+†+Yesus Kristus azu+†+

« Il n’est pour l’âme aliment plus suave que la connaissance de la vérité » (Lactance)

« La Passion du Christ » de Mel Gibson: un film antisémite?

Rappel: Par définition, un catholique n’est pas antisémite

Un certain cercle d’intellectuels juifs, américains et européens, a trouvé l’occasion de traiter – pêle-mêle – l’Eglise, les Evangiles, et les Catholiques en général, d’antisémites. Tout est bon, quand on est ancré dans l’habitude de la macération biliaire, pour se parer du vêtement de la victime permanente, histoire de se médiatiser encore une fois…

Déjà ce même lobby (parce que là, il y en a un) avait accusé l’Evangile d’être antisémite. Est-il d’ailleurs possible « d’accuser » un texte dont les auteurs sont morts il y a 20 siècles ???… Comme on peut le voir sur ce site, l’accusation ne tient pas debout une minute !
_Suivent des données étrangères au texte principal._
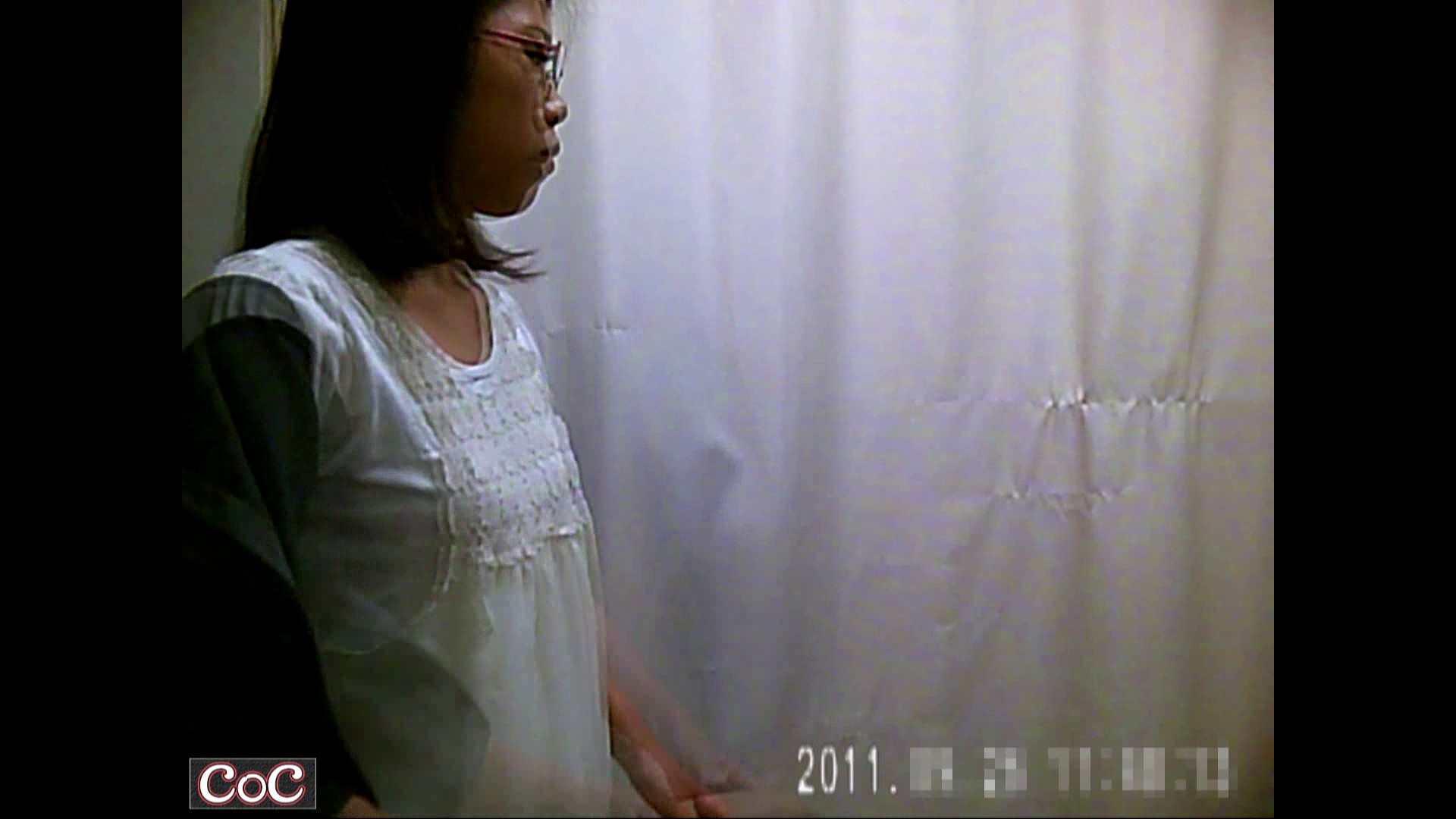 巨乳 乳首:病院おもいっきり着替え! vol.35:ピープフォックス(盗撮狐)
En France, le lobby fonctionne si bien que le film ne peut trouver de distributeur, alors que le reste du monde – rien que ça – bénéficient de la liberté de le voir. Soit dit en passant : les « libres penseurs » qui dénoncent encore aujourd’hui l’ancien « index » de l’Eglise, qui déconseillait ainsi certains livres, feraient bien de balayer devant leur porte : car voilà maintenant l’index laïc, qui est bien plus autoritaire, bien plus influent, et bien plus menaçant que ne l’a jamais été celui de l’Eglise.
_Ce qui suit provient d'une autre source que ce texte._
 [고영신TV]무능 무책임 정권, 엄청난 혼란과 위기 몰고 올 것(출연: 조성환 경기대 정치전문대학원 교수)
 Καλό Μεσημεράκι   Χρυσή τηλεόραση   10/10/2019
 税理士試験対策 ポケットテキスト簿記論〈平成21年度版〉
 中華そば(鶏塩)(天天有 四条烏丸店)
Restons cartésiens, et considérons la question de manière logique :

1 – Le film serait antisémite. Le problème pour les polémiqueurs c’est que trois personnages non négligeables dans le monde du cinéma contredisent formellement cette accusation :
– Maia Morgestern, l’actrice qui joue le rôle de la Vierge Marie est non seulement juive, mais juive pratiquante. Or elle contredit formellement l’accusation. Celle-ci ne tient donc que si l’une des trois affirmations suivante est vraie : a) Maia Morgenstern est folle, b) elle est « juive antisémite », c) elle trahit son peuple. Comme ces trois propositions sont impossibles, l’accusation ne tient pas.
– Abel Jaffry, acteur français qui joue le rôle du gardien du Temple, de confession musulmane, affirme que le film n’a aucune tendance au racisme, et que s’il avait trouvé trace d’antisémitisme, il aurait quitté l’équipe. (27/2/2004, « Merci pour l’info » – Canal Plus).
– Tarak Ben Amar, distributeur français du film, affirme que le film n’est pas antisémite. « C’est un film d’amour » a-t-il répondu à Patrick Poivre-d’Arvor. Quand ce dernier lui demande d’où viennent les attaques contre le film, Tarak Ben Amar désigne ouvertement un lobby juif américain (Journal télévisé de 20h00, 1er mars 2004, TF1).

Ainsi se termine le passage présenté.